TestGrid’s assessment of the field frames AI mobile testing as a response to device fragmentation and shrinking release cycles, arguing that traditional automation cannot keep pace with modern app complexity. sim-use embodies that diagnosis in concrete tooling: it is not a theoretical framework but a binary you can install via Homebrew and pipe into an agent loop within minutes. Looking forward, the central tension is whether this kind of structured accessibility bridge will remain necessary as multimodal models improve. If future LLMs can simply look at a screenshot, reason about the pixels, and emit precise touch coordinates, the elaborate token-efficiency optimizations of sim-use might seem like an artifact of an interim era. But screenshots are expensive, slow, and semantically blind; they know a region is blue, but not that it is a SearchField. Accessibility trees carry meaning. For the foreseeable future, the economics of inference favor the compressed-text approach, especially for agent loops that must run hundreds of times to verify a single feature.

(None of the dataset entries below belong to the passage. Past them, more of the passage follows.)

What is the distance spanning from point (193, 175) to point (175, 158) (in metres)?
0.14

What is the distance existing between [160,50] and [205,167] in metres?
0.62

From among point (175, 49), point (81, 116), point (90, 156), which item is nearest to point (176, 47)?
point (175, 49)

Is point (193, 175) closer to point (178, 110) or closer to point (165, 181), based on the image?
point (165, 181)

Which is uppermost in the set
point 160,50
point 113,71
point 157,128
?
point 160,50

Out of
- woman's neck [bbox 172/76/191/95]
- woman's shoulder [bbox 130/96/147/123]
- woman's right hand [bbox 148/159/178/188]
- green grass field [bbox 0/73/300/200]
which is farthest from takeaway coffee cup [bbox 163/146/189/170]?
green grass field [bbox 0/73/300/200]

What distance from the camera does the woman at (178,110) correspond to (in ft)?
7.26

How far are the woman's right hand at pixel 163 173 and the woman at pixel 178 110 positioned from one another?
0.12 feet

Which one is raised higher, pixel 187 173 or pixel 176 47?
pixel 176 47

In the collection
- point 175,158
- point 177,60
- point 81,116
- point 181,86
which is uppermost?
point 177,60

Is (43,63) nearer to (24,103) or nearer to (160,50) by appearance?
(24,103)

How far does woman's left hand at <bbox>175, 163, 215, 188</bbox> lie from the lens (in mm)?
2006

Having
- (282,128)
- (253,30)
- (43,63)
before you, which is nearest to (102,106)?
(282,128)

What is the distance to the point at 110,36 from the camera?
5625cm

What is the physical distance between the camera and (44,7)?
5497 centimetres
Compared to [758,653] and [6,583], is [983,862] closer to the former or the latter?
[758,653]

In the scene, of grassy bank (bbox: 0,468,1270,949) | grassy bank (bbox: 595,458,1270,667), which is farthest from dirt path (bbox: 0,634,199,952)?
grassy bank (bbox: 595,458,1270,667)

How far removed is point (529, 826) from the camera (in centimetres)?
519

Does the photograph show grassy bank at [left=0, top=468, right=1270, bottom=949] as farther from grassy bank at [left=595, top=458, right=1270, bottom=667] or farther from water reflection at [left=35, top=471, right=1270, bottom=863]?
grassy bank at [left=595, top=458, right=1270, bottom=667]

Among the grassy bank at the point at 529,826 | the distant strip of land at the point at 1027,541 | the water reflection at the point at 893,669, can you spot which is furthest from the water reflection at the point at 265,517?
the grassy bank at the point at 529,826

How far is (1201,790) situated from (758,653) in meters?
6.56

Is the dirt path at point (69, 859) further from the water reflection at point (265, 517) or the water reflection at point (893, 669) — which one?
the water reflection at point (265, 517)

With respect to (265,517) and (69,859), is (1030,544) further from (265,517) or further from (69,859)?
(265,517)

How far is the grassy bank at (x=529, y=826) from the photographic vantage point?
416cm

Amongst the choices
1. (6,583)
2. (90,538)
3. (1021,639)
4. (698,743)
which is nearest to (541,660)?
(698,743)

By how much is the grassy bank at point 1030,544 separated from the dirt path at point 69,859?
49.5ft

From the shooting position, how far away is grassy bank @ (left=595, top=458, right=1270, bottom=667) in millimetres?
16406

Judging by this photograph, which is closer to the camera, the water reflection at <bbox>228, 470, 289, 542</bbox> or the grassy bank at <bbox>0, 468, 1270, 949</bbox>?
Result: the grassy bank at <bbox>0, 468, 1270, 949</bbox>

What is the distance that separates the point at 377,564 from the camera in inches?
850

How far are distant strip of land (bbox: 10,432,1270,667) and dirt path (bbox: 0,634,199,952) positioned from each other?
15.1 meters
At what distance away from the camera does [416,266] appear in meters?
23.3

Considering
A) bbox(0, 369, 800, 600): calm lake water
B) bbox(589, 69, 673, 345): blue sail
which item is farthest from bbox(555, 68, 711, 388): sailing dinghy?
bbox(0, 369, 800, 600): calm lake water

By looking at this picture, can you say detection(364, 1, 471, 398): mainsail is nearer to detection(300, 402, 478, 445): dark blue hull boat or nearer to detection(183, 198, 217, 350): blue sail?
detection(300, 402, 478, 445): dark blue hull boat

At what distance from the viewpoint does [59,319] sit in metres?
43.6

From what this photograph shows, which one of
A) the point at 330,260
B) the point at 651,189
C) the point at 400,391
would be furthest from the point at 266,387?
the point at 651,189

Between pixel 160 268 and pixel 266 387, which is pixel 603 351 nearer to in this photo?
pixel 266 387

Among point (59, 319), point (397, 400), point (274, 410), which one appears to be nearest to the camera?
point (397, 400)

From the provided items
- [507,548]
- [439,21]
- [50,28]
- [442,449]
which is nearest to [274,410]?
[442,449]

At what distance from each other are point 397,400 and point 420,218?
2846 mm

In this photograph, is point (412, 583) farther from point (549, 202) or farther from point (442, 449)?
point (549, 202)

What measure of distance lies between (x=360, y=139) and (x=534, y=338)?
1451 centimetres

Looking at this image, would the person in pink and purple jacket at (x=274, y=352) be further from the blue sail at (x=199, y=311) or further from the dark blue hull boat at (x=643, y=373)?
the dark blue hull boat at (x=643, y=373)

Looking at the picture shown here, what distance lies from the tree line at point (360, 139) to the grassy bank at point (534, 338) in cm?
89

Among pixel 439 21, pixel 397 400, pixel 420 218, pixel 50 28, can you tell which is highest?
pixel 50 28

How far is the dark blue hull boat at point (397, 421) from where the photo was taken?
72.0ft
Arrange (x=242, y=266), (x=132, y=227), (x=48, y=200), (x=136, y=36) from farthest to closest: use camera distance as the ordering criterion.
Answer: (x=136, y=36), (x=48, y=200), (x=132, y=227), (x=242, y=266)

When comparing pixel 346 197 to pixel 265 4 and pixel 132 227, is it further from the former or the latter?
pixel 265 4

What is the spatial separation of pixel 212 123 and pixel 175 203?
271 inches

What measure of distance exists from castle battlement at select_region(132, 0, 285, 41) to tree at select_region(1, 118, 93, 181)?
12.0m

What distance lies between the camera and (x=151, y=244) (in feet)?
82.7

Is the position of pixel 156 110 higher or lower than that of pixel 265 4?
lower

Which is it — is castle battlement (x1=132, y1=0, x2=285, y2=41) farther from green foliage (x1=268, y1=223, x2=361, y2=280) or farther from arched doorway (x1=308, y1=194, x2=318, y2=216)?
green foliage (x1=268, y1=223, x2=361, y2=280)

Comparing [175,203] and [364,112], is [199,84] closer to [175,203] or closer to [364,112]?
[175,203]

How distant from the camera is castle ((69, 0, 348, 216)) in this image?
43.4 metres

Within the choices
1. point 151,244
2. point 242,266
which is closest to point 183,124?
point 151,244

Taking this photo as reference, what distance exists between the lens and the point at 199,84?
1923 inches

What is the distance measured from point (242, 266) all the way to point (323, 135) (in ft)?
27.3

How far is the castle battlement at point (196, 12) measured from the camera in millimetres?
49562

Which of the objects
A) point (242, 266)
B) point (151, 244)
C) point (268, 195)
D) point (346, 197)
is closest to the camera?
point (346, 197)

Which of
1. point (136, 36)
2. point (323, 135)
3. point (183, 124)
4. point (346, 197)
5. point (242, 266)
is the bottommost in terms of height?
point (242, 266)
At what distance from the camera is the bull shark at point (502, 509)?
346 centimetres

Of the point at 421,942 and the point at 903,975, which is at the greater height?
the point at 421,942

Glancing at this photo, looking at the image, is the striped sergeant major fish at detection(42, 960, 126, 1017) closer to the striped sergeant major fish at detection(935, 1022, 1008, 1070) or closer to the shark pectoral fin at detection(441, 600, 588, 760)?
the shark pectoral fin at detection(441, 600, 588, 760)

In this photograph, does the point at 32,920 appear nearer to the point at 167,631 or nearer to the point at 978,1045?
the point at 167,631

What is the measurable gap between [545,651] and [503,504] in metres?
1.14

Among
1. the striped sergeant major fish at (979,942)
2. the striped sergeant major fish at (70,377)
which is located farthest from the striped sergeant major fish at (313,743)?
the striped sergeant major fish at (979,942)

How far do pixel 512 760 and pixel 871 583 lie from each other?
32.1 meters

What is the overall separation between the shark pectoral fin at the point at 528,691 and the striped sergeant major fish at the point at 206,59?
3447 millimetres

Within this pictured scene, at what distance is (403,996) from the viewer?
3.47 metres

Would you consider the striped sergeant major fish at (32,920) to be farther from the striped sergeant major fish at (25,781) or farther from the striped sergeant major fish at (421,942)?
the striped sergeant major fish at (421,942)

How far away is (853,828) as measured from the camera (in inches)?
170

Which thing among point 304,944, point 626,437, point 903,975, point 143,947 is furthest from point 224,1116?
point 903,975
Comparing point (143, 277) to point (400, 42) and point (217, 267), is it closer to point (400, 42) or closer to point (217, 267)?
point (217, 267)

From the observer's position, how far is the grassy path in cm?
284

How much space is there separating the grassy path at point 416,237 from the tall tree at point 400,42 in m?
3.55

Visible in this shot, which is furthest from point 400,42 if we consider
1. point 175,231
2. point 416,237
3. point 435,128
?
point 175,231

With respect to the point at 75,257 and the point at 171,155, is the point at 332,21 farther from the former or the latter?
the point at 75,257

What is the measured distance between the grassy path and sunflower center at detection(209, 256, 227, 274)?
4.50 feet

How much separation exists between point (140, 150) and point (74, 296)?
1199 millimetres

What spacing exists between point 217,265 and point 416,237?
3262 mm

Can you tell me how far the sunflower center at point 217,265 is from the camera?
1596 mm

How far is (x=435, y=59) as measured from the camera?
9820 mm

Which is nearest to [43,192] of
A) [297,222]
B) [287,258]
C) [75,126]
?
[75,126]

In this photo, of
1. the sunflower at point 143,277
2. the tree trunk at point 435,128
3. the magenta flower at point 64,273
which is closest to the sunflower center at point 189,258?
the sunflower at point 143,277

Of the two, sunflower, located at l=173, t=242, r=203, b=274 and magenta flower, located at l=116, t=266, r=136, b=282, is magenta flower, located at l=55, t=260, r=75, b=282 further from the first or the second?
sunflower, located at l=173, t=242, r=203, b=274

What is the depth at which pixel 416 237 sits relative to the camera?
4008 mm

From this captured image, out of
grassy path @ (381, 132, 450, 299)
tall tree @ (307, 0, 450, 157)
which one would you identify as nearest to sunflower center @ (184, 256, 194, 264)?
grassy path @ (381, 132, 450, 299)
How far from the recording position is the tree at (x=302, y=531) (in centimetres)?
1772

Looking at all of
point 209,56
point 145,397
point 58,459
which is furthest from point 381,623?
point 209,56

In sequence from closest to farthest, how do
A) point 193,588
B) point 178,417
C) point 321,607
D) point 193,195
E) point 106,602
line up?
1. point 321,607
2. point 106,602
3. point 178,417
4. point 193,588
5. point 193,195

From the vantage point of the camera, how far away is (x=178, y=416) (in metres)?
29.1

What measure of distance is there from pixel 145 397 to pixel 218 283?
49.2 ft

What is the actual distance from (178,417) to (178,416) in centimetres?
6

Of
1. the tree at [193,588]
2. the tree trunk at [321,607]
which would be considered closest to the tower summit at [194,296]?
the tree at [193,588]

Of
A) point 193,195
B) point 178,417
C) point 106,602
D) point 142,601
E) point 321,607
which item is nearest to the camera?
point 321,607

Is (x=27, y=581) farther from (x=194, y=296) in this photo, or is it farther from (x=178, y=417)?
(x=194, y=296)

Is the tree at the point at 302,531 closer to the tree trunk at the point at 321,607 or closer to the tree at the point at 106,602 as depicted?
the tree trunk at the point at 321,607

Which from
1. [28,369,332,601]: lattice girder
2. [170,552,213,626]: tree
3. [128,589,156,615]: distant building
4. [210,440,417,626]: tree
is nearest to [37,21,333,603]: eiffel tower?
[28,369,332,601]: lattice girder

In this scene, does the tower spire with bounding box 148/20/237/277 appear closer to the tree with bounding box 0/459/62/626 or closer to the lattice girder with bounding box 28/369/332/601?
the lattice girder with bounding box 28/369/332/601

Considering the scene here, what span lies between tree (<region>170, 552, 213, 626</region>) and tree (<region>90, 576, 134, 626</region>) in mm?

The deeper question is how long platform owners will tolerate—or ignore—these third-party bridges. Apple and Google could eventually offer first-party APIs for agent interaction, rendering tools like sim-use and its competitors obsolete overnight. Until then, they serve as a diplomatic corps, translating between the open-ended reasoning of foundation models and the guarded internals of iOS and Android. Whether sim-use becomes a standard developer utility or gets absorbed into larger agent frameworks will depend on how quickly the mobile AI ecosystem consolidates. For now, it offers something genuinely rare: a shell prompt that lets an AI agent physically press a button, see what happened, and decide what to do next.